Stored items:

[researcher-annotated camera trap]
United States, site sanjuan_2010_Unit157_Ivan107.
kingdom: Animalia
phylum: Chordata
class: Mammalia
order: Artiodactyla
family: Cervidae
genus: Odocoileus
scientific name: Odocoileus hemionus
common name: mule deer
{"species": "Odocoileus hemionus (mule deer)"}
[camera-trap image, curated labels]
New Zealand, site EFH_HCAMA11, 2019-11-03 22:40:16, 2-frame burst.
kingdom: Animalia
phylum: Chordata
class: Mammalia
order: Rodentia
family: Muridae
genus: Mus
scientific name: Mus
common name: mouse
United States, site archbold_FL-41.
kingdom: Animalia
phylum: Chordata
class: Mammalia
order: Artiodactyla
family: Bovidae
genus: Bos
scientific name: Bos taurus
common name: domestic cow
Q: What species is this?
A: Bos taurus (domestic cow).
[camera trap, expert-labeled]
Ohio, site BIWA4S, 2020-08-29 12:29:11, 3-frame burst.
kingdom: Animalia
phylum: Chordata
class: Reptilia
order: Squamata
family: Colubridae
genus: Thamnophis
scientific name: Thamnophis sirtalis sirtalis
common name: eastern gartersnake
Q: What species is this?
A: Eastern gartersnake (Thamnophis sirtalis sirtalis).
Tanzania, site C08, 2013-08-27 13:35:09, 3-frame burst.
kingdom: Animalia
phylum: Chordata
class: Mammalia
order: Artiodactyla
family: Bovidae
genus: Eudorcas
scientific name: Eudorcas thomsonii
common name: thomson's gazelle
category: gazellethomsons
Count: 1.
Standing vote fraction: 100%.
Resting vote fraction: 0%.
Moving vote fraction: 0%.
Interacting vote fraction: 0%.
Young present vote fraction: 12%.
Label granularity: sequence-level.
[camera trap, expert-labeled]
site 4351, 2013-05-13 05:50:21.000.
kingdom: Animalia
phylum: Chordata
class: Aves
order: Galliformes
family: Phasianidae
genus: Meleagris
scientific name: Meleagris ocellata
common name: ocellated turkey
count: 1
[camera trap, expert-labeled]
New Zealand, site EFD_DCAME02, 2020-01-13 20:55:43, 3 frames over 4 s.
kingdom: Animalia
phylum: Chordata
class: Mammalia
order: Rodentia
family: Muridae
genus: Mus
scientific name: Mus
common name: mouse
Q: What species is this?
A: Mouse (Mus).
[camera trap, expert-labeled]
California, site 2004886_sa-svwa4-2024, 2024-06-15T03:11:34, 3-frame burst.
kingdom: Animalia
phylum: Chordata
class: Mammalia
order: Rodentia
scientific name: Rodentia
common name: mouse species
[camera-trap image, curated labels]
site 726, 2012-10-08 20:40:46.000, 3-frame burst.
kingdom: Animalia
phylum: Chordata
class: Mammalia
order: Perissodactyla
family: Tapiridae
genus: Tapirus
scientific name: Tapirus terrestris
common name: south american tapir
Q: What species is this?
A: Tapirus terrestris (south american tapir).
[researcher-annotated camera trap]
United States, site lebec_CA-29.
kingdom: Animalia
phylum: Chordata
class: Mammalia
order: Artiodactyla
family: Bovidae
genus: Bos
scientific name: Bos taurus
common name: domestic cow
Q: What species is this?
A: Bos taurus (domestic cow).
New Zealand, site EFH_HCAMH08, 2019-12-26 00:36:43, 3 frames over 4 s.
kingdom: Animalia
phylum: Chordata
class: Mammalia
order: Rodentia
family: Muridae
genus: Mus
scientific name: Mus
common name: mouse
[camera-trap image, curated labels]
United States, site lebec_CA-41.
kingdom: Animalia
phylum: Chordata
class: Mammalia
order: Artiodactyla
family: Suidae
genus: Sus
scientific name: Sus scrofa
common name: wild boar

■ WORK TO BE COMPLETED:
What are the lines above that hold the string "vote"? Copy them.

■ WRITTEN RESPONSE:
Standing vote fraction: 100%.
Resting vote fraction: 0%.
Moving vote fraction: 0%.
Interacting vote fraction: 0%.
Young present vote fraction: 12%.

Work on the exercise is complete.